Lionel Marchetti est compositeur de musique concrète. Tout d’abord autodidacte, il découvre ensuite le répertoire de la musique concrète avec Xavier Garcia. Il a composé au CFMI de l’Université Lyon 2 (France), entre 1989 et 2002, où il anime également des ateliers autour du haut-parleur, du son enregistré, de la musique concrète. Il a composé au GRM (Groupe de recherches musicales, Paris) depuis 1992, ainsi que dans son studio personnel. Il a également travaillé à La Muse en Circuit, à Alfortville, au Coream de Grenoble, au Collectif et Compagnies d’Annecy, au Grimm de Marseille ainsi qu’au studio Cesare de Reims.

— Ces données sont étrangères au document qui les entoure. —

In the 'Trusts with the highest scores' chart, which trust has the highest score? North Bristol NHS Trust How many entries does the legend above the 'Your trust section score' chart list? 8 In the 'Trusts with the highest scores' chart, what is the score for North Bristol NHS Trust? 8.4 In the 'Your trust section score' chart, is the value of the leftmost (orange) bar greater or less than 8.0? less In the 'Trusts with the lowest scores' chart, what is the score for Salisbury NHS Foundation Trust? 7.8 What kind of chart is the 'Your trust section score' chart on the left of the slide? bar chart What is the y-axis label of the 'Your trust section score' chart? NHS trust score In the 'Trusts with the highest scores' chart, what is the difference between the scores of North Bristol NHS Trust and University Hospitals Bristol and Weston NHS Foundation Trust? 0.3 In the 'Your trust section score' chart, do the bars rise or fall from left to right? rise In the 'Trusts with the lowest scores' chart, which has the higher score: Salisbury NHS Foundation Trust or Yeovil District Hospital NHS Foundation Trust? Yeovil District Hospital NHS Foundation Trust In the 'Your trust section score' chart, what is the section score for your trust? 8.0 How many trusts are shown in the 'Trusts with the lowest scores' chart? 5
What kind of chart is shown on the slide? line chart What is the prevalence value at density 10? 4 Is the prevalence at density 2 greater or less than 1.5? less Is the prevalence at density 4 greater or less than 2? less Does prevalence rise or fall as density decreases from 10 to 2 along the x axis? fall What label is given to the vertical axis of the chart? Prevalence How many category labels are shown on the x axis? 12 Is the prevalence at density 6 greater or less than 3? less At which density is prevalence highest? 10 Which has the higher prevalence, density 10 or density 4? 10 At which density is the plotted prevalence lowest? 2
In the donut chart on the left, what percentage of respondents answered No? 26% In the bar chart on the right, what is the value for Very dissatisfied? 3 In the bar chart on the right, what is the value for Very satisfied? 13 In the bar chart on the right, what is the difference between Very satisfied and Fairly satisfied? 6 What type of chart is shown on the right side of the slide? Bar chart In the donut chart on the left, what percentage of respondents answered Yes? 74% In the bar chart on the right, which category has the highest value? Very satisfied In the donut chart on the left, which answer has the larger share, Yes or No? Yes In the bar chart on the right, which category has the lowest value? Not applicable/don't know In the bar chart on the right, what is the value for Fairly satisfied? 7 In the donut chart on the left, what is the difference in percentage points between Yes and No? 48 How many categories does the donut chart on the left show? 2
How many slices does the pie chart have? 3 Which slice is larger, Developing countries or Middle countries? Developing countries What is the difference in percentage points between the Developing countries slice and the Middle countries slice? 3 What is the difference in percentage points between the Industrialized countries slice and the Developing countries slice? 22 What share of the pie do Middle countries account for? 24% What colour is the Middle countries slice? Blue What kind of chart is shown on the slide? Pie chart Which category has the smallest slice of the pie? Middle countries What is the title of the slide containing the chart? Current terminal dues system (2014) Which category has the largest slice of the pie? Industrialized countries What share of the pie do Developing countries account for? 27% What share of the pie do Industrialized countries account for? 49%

Il travaille régulièrement avec Olivier Capparos à la réalisation d’ateliers de création radiophonique (ACR) pour France Culture, depuis 1992, ainsi que sur nombre de projets liés à la voix et à son interprétation « haut-parlante ». Il travaille régulièrement, depuis 2002, avec la danseuse japonaise Yoko Higashi et poursuit parallèlement un travail d’écriture poétique, ainsi qu’une réflexion théorique sur la musique concrète et l’art du haut-parleur, en tant qu’artiste praticien du genre, poursuivant en ce sens la tradition de pensée de Pierre Schaeffer, de Michel Chion. Il a notamment écrit deux essais : La Musique concrète de Michel Chion (1998), et Haut-parleur, voix et miroir (2003).
Son travail se partage entre les grandes pièces concrètes et radiophoniques qu’il réalise en studio et les pièces plus improvisées, faisant appel à moins de moyens technologiques, et qu’il réalise généralement chez lui. Ces pièces improvisées sur un dispositif réduit de musique électro-acoustique (magnétophones à bande, micros et haut-parleurs) sont souvent prétexte à collaboration. Avec Jérôme Noetinger en duo, tout comme avec le collectif Le Cube (mélangeant images et sons travaillés en direct, rassemblant Christophe Auger, Étienne Caire, Christophe Cardoen, Xavier Quérel, Jérôme Noetinger et Gaëlle Rouard). Cette formule improvisée qui l’a vu jouer avec d’autres musiciens : le guitariste Emmanuel Petit, les bruitistes de Voice Crack, le violoniste Mathieu Werchowski, le saxophoniste Michel Doneda, etc., est l’occasion de confronter le matériel et le dispositif de création et diffusion typique de la musique concrète à d’autres formes de composition et d’interprétation.
À travers ces pièces, improvisées comme composées, Marchetti reprend à son compte l’idée de Luc Ferrari de « musique-promenade ». Cette idée exploite la notion de dérive dans un paysage, dans un extérieur chargé également d’impressions mentales. C’est notamment l’idée qui est derrière son album Kitnabudja Town, celle d’une dérive dans l’espace étroit et fermé d’une ville (imaginaire) étouffante. C’est également la même idée de « carnet de voyage sonore » qui donna Portrait d un glacier, basé sur des prises de son au glacier de Tré-la-Tête au sud-ouest du massif du Mont Blanc, en France. Une autre forme de dérive est l’usage qu’il fait de la radio, comme moyen de diffusion de ses pièces, bien sûr, mais aussi comme instrument de création et ingrédient dans ses compositions. L’usage du hasard dans l’écoute de la radio, la captation aléatoire de voix et de musiques russes, arabes, chinoises, africaines et autres, est lui aussi une manière de se perdre dans le donné du son, pour mieux s’y retrouver par la suite. Ces éléments aléatoires, sons, voix, interférences et parasites, qu’on peut entendre dans Noord Five Atlantica entre autres, sont traités comme des personnages au sein du paysage et participent à la trame dramatique de la pièce. Car les pièces de Lionel Marchetti, derrière leur aspect serein, par-delà l’aspect statique et calme des prises de son concrètes, cachent souvent un univers complexe d’histoires et d’impressions entremêlées, qui leur procurent un mouvement souterrain ainsi qu’une tension narrative qui ne demande qu’à éclater.